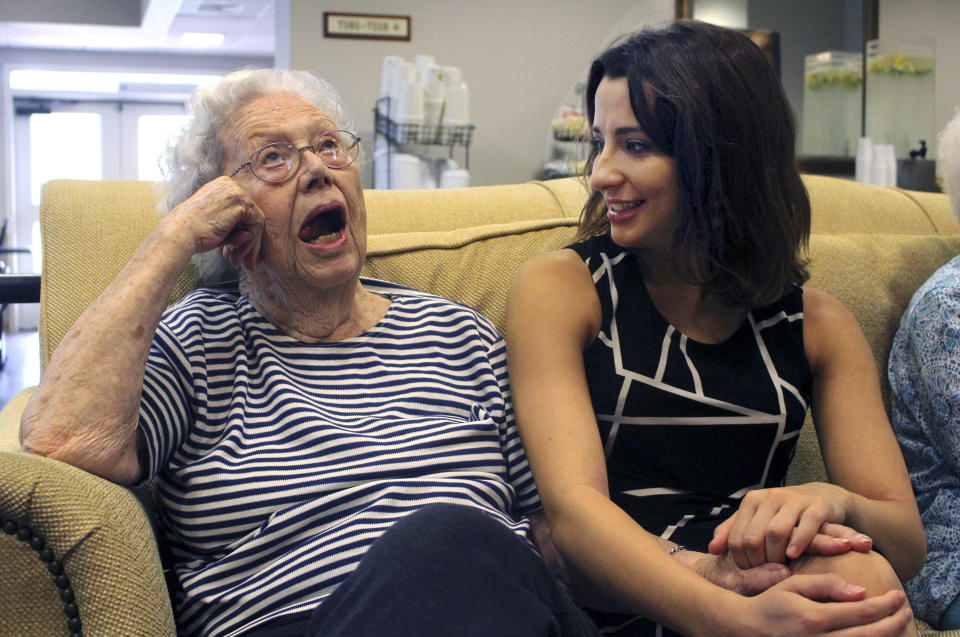 Victoria Kozar, right, of New Milford, Conn., chats with her friend, Beth Eichelman, 91, inside Masonicare at Ashlar Village, a retirement community in Wallingford, Conn. Kozar lived at the center during her senior year at Quinnipiac University as part of an intergenerational learning program. (AP Photo/Pat Eaton-Robb)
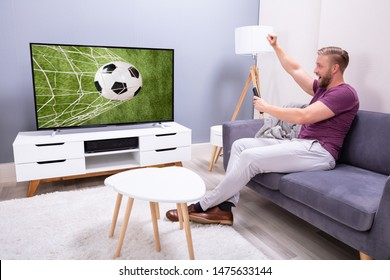 Man Sitting On Couch Watching Soccer Game On Television At Home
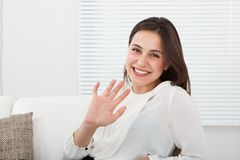 Happy businesswoman waving hand on sofa Royalty Free Stock Photography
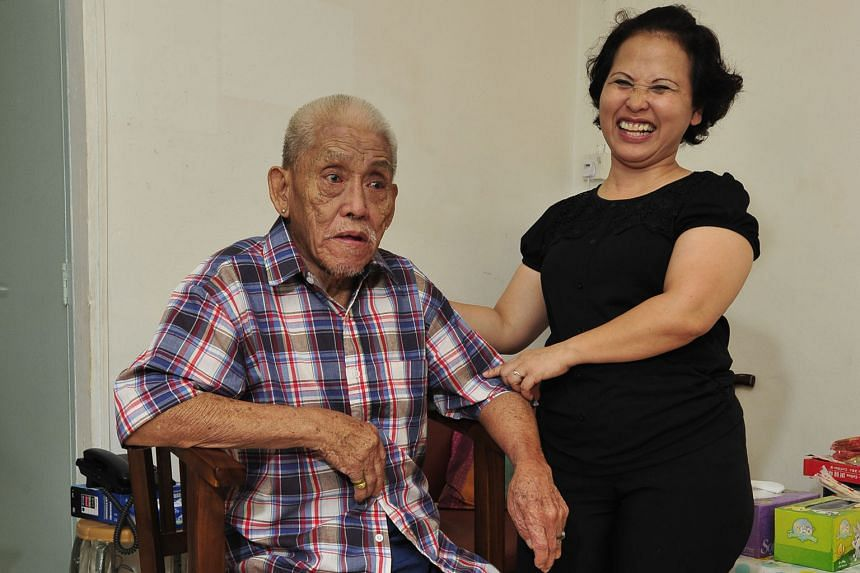 Madam Noriza with Mr Tan at his home, in a photo taken last year. Since her selfless act in 2014, she has spent nearly all her days off visiting him and his wife in their flat and later in hospitals and nursing homes.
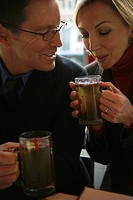 Couple enjoying drinks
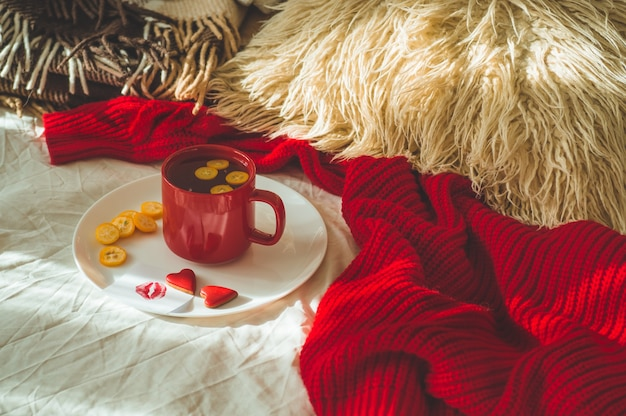 Red cup of tea with kumquat and two hearts cookies on a white bed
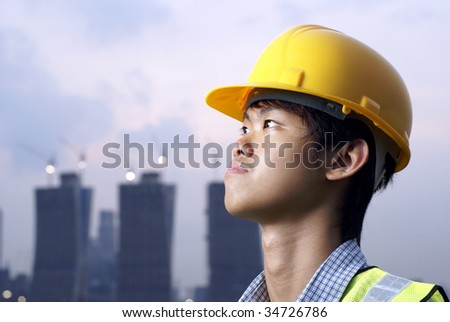 Young asian construction engineer looking up wearing yellow hardhat - stock photo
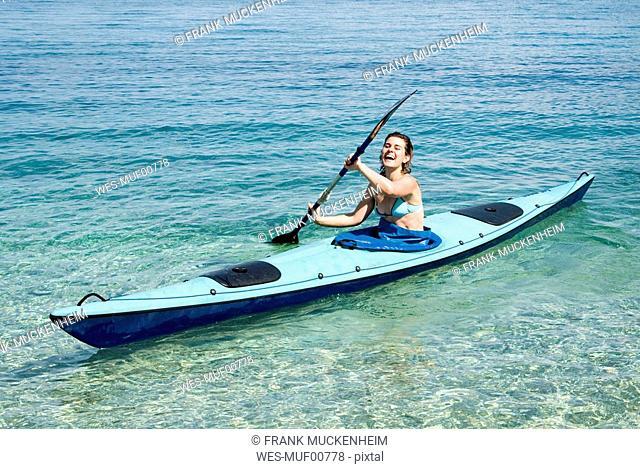 Greece, Ithaca, Woman kayaking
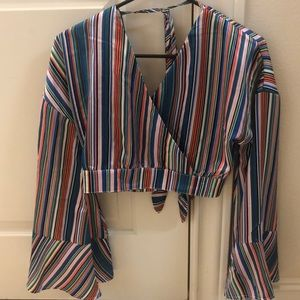 Multi color, silky cropped blouse with tie back.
+ + + + +
Activity:
Word for word, repeat the lines above from the one with "Madam Noriza with" through the one with "Red cup of tea", and nothing beyond them. Omit the pictures.

Answer to this task:
 Madam Noriza with Mr Tan at his home, in a photo taken last year. Since her selfless act in 2014, she has spent nearly all her days off visiting him and his wife in their flat and later in hospitals and nursing homes.
 Couple enjoying drinks
 Red cup of tea with kumquat and two hearts cookies on a white bed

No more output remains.